_Task item:_ Quote the passage of the article about leaving a company to its workers, starting with "Billionaire entrepreneur Nick" and going on through "are essentially zero.".

10 Reasons to Leave Your Company to Your Workers When You Retire
This article is part of New Economy Week, a collaboration between YES! Magazine and the New Economy Coalition that brings you the ideas and people helping build an inclusive economy—in their own words.
Billionaire entrepreneur Nick Hanauer wants to warn the world’s elite that “the pitchforks are coming.” He has spoken and written at length in an effort to make his wealthy comrades understand that today’s obscene inequality is not only unfair, it’s bad for business. Thomas Piketty’s best-selling book, Capital in the Twenty-First Century, gave a great analysis on why the rich keep getting richer (because they own productive capital) and advocated for a global wealth tax. If the pitchforks do come, we can be pretty sure that won’t lead to better outcomes. But the chances of implementing Piketty’s proposed solution to inequality are essentially zero.

_Given material:_

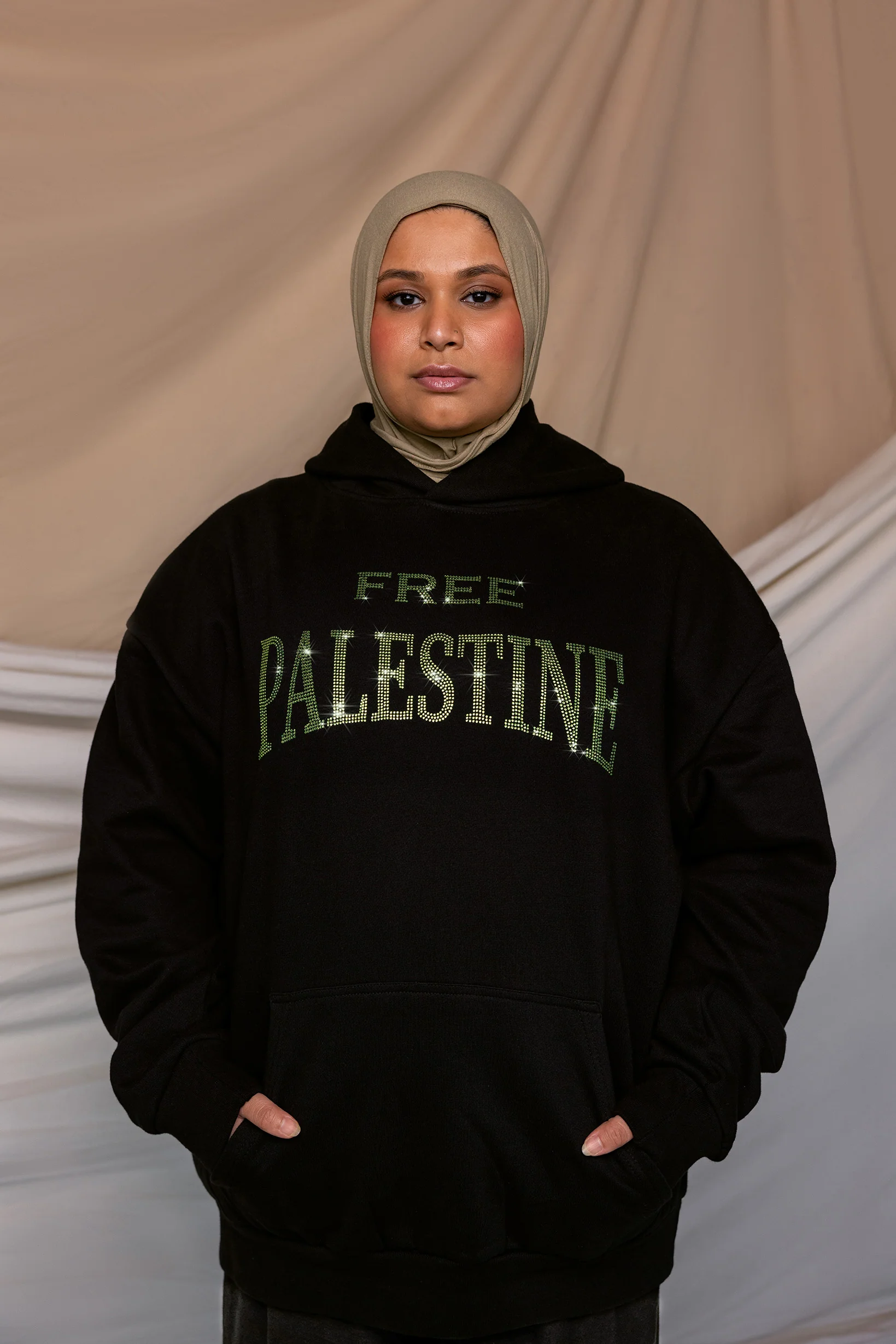 Free Palestine Green Rhinestone Hoodie - Image 3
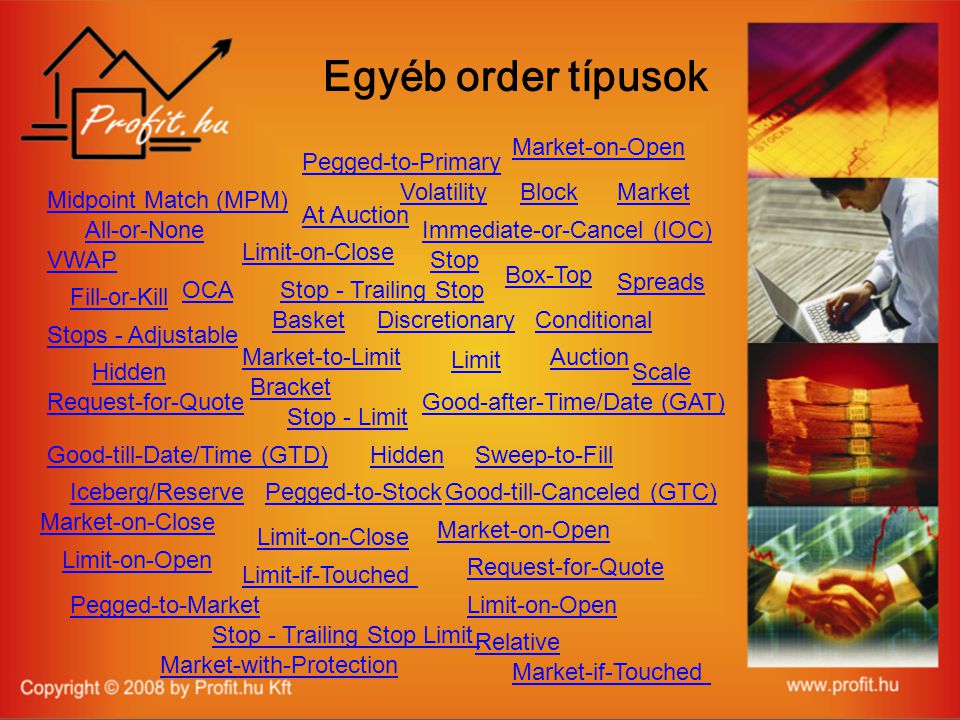 Egyéb order típusok All-or-None At Auction Auction Basket Block Box-Top Bracket ConditionalDiscretionary Fill-or-Kill Good-after-Time/Date (GAT) Good-till-Canceled (GTC) Good-till-Date/Time (GTD) Hidden Iceberg/Reserve Immediate-or-Cancel (IOC) Limit Limit-if-Touched Limit-on-Close Limit-on-Open Market Market-if-Touched Market-on-Close Market-on-Open Market-to-Limit Market-with-Protection Midpoint Match (MPM) OCA Pegged-to-Market Pegged-to-Primary Pegged-to-Stock Relative Request-for-Quote Scale Spreads Stop Stops - Adjustable Stop - Limit Stop - Trailing Stop Stop - Trailing Stop Limit Sweep-to-Fill Volatility VWAP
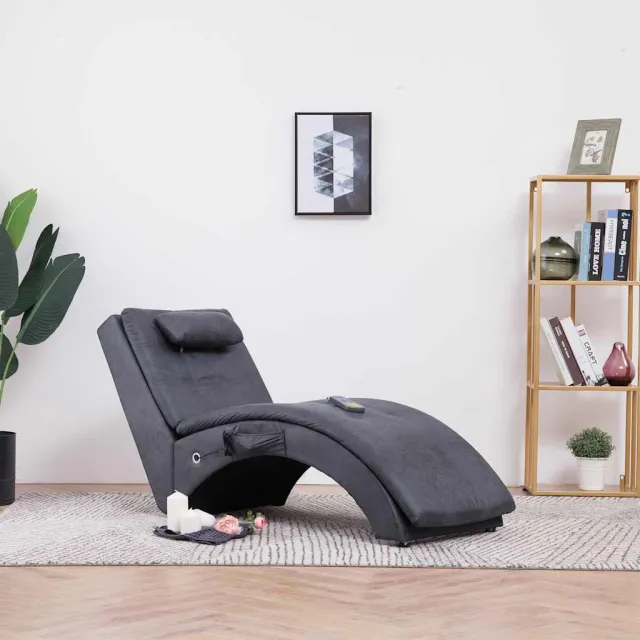 vidaXL Massage chaise longue met kussen kunstsuède grijs, foto 2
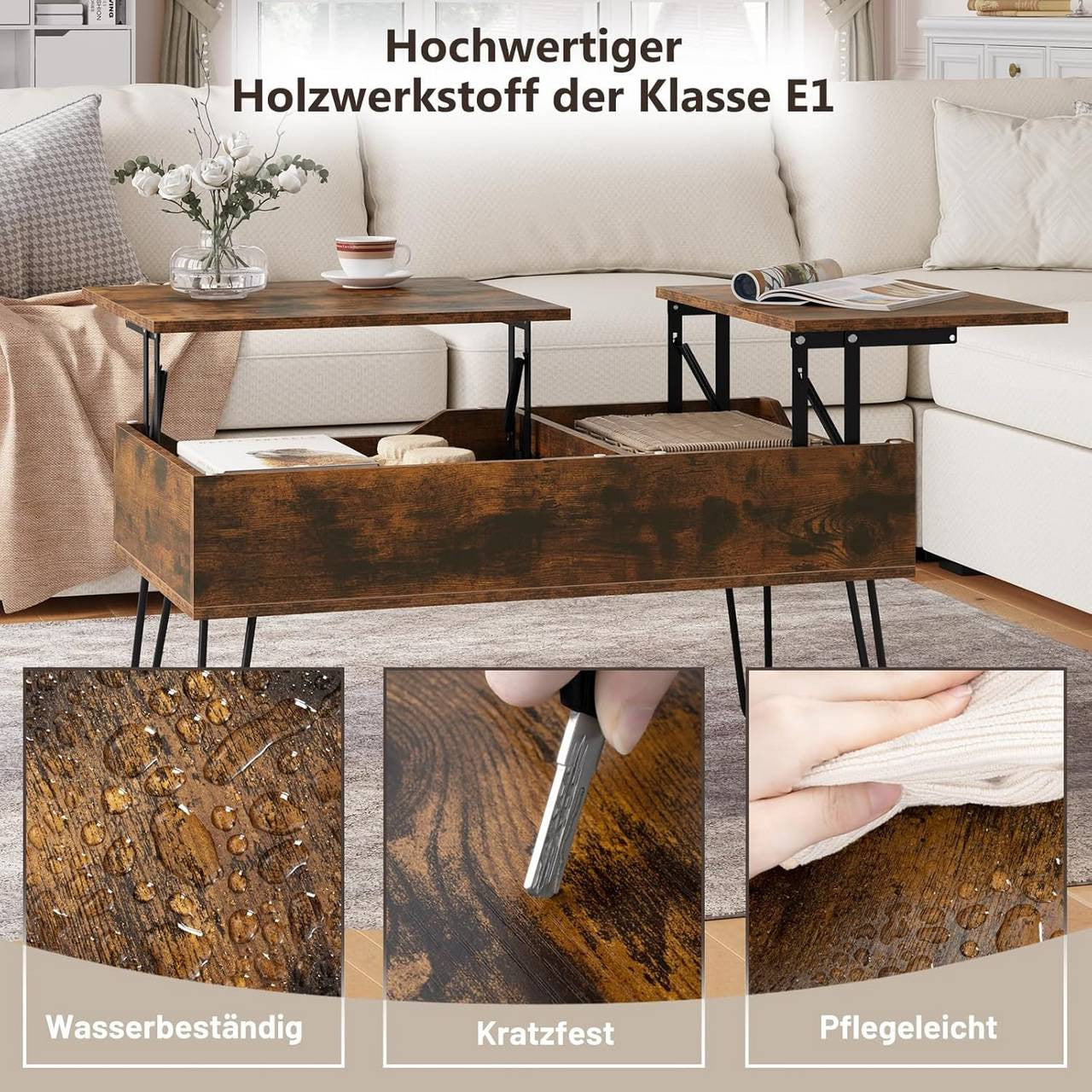 24goodz Lift-Top Coffee Table - Stylish and Functional - Wood and Metal - For Living Rooms - Vintage Brown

_Exercise answer:_
Billionaire entrepreneur Nick Hanauer wants to warn the world’s elite that “the pitchforks are coming.” He has spoken and written at length in an effort to make his wealthy comrades understand that today’s obscene inequality is not only unfair, it’s bad for business. Thomas Piketty’s best-selling book, Capital in the Twenty-First Century, gave a great analysis on why the rich keep getting richer (because they own productive capital) and advocated for a global wealth tax. If the pitchforks do come, we can be pretty sure that won’t lead to better outcomes. But the chances of implementing Piketty’s proposed solution to inequality are essentially zero.